Отец Игорь хотел возмутиться снова, но понял, что перед ним стояли люди, не наученные ничему духовному, оторванные от церковной жизни, вырванные из нее. Он снова достал свой блокнот и протянул беглым.
— Как тебя зовут? — обратился он к Кургану.
— По паспорту звался Владимир, — буркнул тот.
— Значит, Владимиром должен быть всегда и везде: и на зоне, и перед Богом, — строго сказал отец Игорь и взглянул на Кирпича:
— А ты по паспорту кто?
— Денис.
— А меня Юркой зовут. Юрием, — не дожидаясь вопроса, сказал Ушастый.
— Так и пишите: Владимир, Денис, Юрий. А потом всех своих дружков: «циклопов», «гнид», «хмырей», «мух» и прочих точно так же — по именам.
— Начальник, — застонал Ушастый, — святой отец, да они сами своих имен не помнят. Все имена с фамилиями и отчествами — у прокурора и в суде. А у нас все просто, по-нашенски, по-людски: Ту ея, Шайба, Семга…
— Это как раз не как у людей. Клички или, как вы называете, погоняйла — у кого угодно, только не у людей. Ваши имена на небе написаны! Какой позор терпят ваши Ангелы Хранители, когда вы обращаетесь друг к другу по бандитским лагерным кличкам, как смеются над ними бесы. Переписать заново! И не забудьте родителей своих, близких людей.
Все трое снова вышли наружу и примостились вокруг пня.
— Ну что, братва, давай вспоминать. Чувствую, что мы отсюда не скоро возьмем на рывок. Влипли…
Совершив молебен, отец Игорь стал читать молитвы перед исповедью.
— Называйте свои человеческие имена, — строго сказал он беглецам, на что те произнесли их тихо, безропотно.
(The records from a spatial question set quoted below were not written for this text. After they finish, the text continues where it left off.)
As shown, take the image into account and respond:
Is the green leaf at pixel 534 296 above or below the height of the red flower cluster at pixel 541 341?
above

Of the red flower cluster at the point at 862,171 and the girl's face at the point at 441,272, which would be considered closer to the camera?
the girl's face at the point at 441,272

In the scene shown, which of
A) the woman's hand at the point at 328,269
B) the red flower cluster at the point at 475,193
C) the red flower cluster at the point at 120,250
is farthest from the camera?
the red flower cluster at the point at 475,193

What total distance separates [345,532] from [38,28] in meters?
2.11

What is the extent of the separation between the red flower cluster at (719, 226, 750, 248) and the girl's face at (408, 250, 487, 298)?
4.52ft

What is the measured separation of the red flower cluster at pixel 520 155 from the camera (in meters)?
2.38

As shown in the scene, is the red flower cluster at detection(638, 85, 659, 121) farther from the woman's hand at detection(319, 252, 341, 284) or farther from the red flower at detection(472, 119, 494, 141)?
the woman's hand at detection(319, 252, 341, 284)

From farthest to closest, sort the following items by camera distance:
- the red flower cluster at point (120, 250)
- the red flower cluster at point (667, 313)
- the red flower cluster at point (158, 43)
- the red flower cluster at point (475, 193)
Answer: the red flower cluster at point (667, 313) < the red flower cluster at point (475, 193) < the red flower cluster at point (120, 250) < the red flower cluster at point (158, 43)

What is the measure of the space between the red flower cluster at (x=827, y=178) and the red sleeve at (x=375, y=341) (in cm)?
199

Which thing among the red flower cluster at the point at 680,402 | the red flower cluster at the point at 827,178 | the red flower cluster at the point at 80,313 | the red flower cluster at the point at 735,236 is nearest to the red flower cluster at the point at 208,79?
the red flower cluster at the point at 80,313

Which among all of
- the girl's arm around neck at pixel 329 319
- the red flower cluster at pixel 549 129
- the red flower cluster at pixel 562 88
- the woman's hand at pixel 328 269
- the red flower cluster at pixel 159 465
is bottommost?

Первым под епитрахиль смиренно опустился сам старец. Но перед этим он подошел к беглецам и перед каждым склонил голову, прося прощения. Потом, положив правую руку на Святое Евангелие, он горько заплакал и стал перед священником открывать Богу свою душу.
— Во комедия, — хмыкнул в недоумении Курган, — плачет, как дитя малое… Нам-то, ладно, есть в чем каяться, а ему? Что можно такого натворить, чтобы вот так соплями хрюкать? Сидит здесь бирюком, кукует: ни водки, ни баб, ни в карты порезаться, ни словцом с кем перекинуться… А плачет, натворил что-то…
— Может, совесть старого заела, что пожрать нам не дал ничего, кроме орешков, — тихо высказался Ушастый. — Сам, небось… курочку… сальца…
— Заткнись, — Кирпич локтем стукнул его в бок.